Of course at one time his marriage with Mrs. Robinson had been regarded as a certainty, but, as the years had gone on, the gossips admitted their mistake, and, according to their fancy, declared either the lovely widow or Winfrith disappointed.

Alone, Wantley arrived very near the truth. He was sure that there had been no renewal of the offer made and accepted so ardently in the days when the two had been boy and girl; but a subtle instinct warned him that Winfrith still regarded Penelope as nearer to himself than had been, or could ever be, any other woman; and of the many things which he envied his cousin, the young peer counted nothing more precious than the chivalrous interest and affection of the man who most realized his own ideal of the public-spirited Englishman who, born to pleasant fortune, is content to work, both for his country and for his countrymen, for what most would consider an inadequate reward.

David Winfrith's existence formed a contrast to his own life of which Wantley was ashamed. He was well aware that had the other been in his place, even burdened with all his own early disadvantages, Winfrith would by now have made for himself a position in every way befitting that of the successor of such a man as had been Penelope's father.

III

On the evening of his unexpected return to the villa, an evening long to be remembered by him, Wantley dressed early and made his way into the Picture Room. He went expecting to find an ill-assorted party, for Mrs. Robinson was one of those women whose own personal relationship to those whom they gather about them is the only matter of moment, and whose guests are therefore rarely in sympathy one with another.

All that Wantley knew concerning those strangers he was about to meet was that he would be called upon to make himself pleasant to an elderly Roman Catholic spinster, and to her niece, a girl closely associated with the work of the Melancthon Settlement; and the double prospect was far from being agreeable to him.

He was therefore relieved to find the Picture Room empty, save for the immobile presence of Lady Wantley. She was sitting gazing out of the window, her hands clasped together, absorbed in meditation. As he came in she turned and smiled, but said no word of welcome; and he respected her mood, knowing well that she was one of those who feel the invisible world to be very near, and who believe themselves surrounded by unseen presences.

Lady Wantley's personality had always interested and fascinated the young man. Even as a child he had never sympathized with his mother's dislike of her, for he had early discerned how very different she was from most of the people he knew; and to-night, fresh as he was from the company of cheerful dowagers who were of the earth earthy, this difference was even more apparent to him than usual.

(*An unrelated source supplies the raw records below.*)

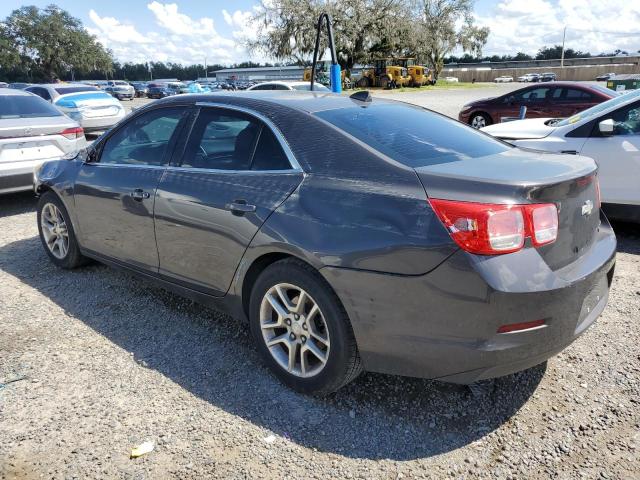 Photo 2 from auction – 2013 CHEVROLET MALIBU 1LT with VIN 1G11D5SR3DF151654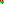 Destellos dst-4281082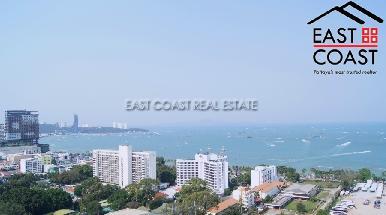 Centric Sea 8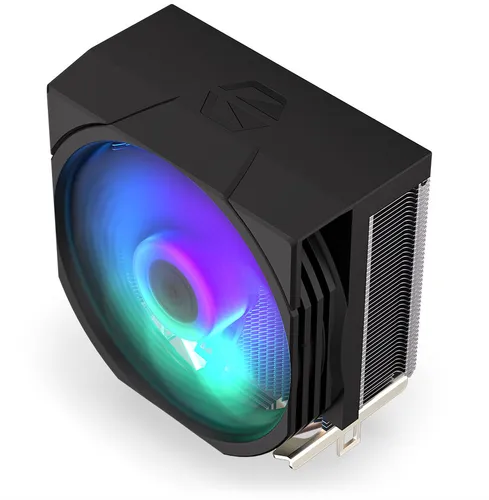 Chłodzenie CPU ENDORFY Spartan 5 ARGB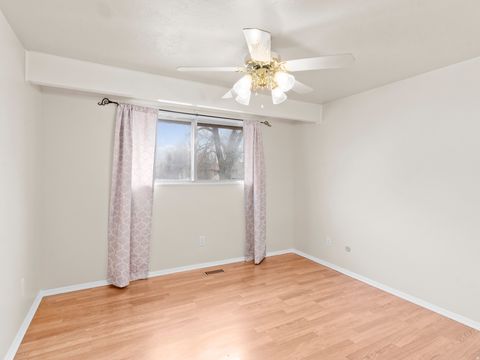 Tiny photo for 1125 W 700 N, Clearfield, UT 84015 (MLS # 2134188)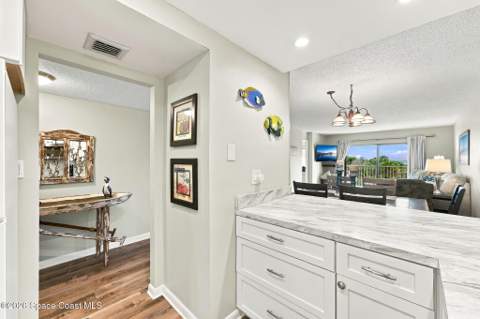 7520 Ridgewood Avenue #302, Cape Canaveral FL - photo 7 of 30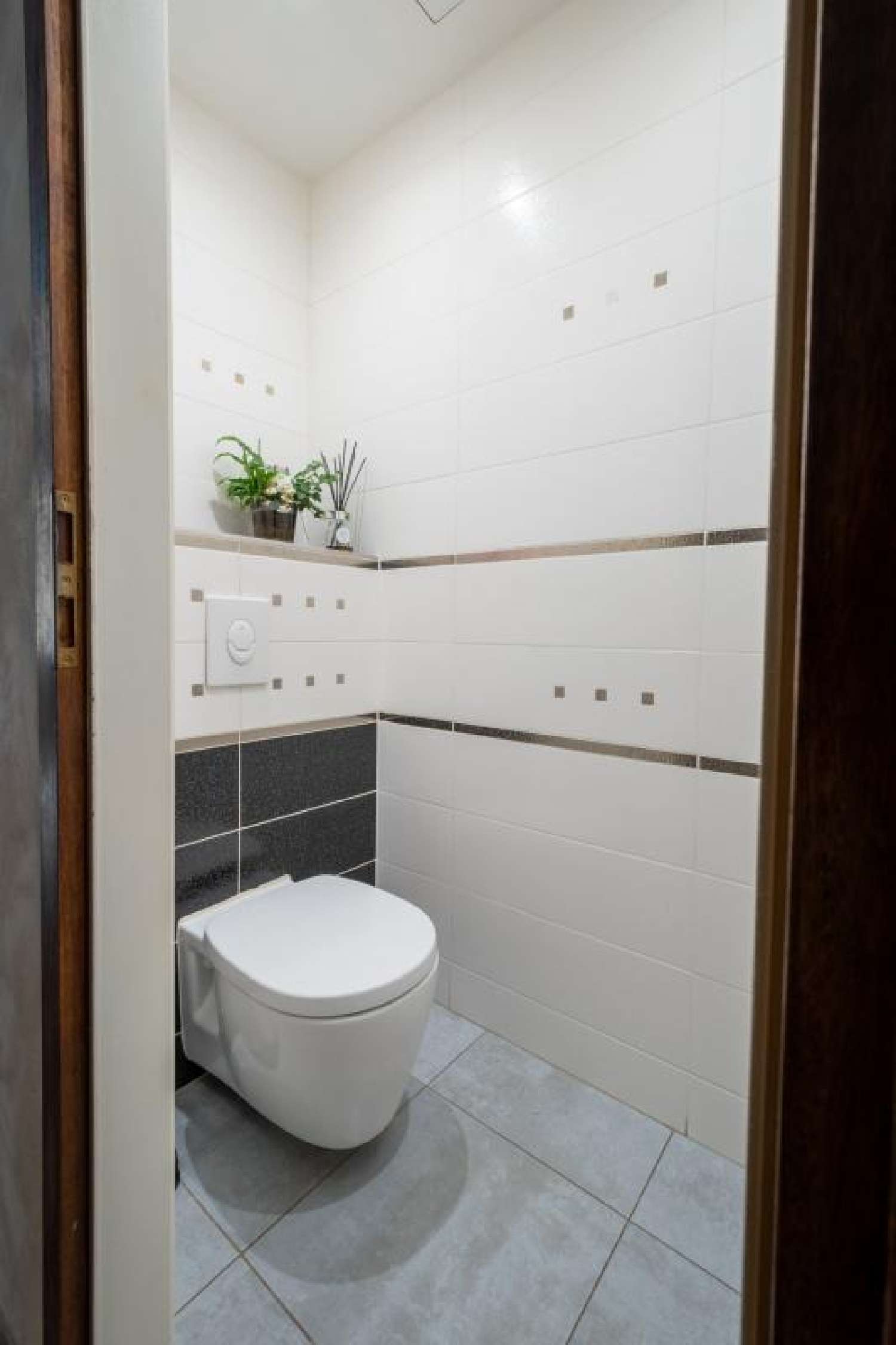 kaufen Haus Cutry Meurthe-et-Moselle 5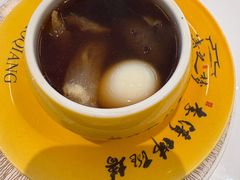 -李清佛跳墙|福建省十大名厨之首(后江埭店)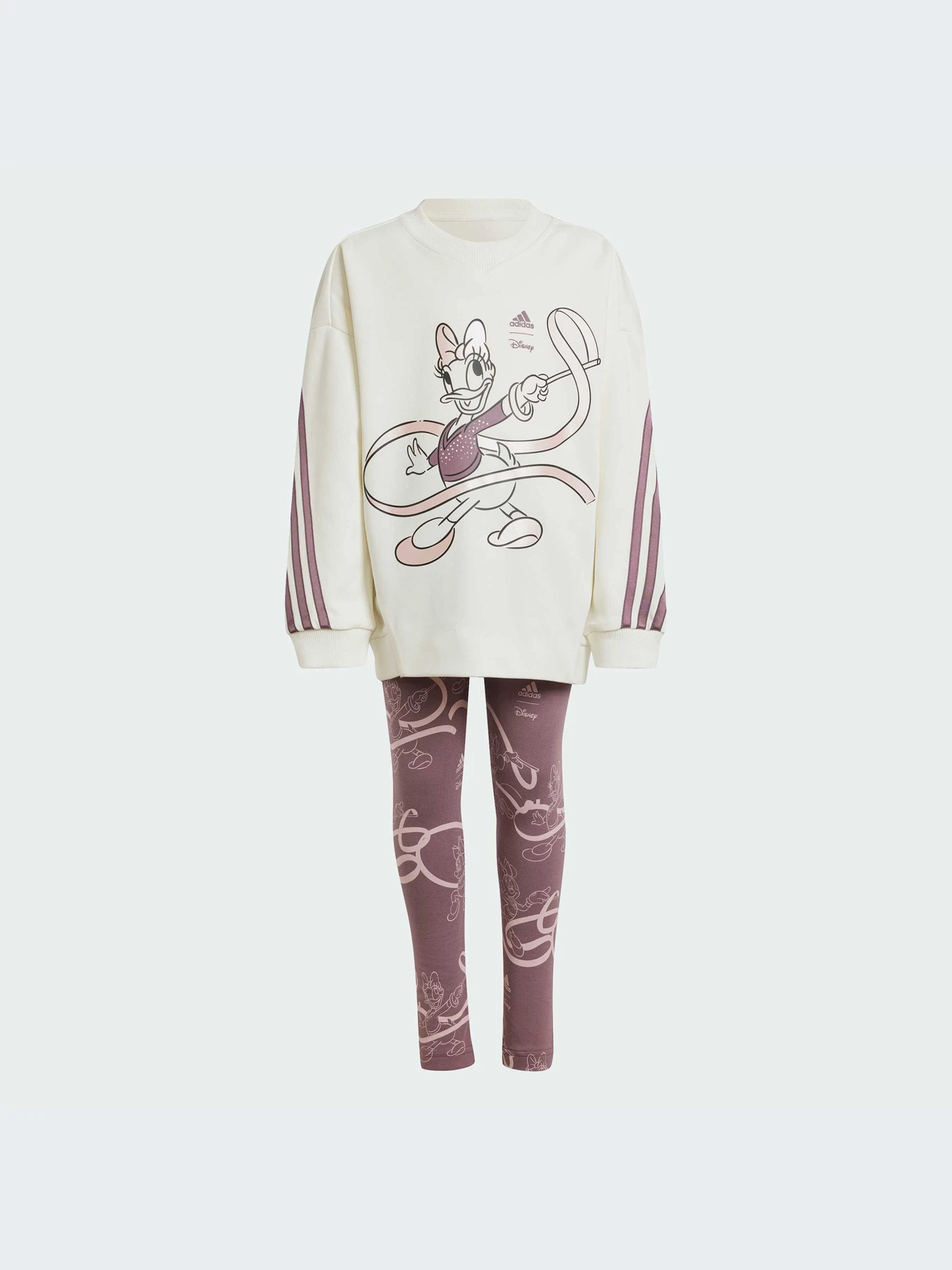 Костюмы Adidas Disney модель IV9618-KZ Костюмы Adidas Disney модель IV9618-KZ Фото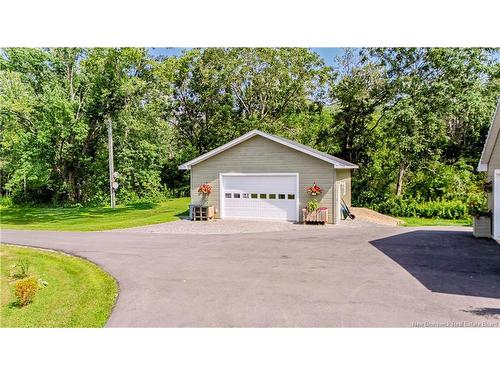 380 Route 105, Maugerville, NB 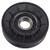 Stens 280 143 V Idler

Penelope's mother doubtless owed something of her aloofness of appearance to her singular and picturesque dress, of which the mode had never varied for twenty years and more. The long sweeping skirts of black silk or wool, the cross-over bodice and the lace coif, which almost wholly concealed her banded hair, while not hiding the beautiful shape of her head, had originally been designed for her by the painter to whom, as a younger woman, she had so often sat. Since the great artist had first brought her the drawing of the dress in which he wished once more to paint her, she had never given a thought to the vagaries of fashion, so it came to pass that those about her would have found it impossible to think of her in any other garments than those composing the singular, stately costume which accentuated the mingled severity and mildness of her pale cameo-like face.

After Melancthon Robinson's death, his widow had at once made it clear that she had no intention of returning to her mother; but every winter saw the two ladies spending some weeks together in London, and each summer Lady Wantley became her daughter's guest at Monk's Eype.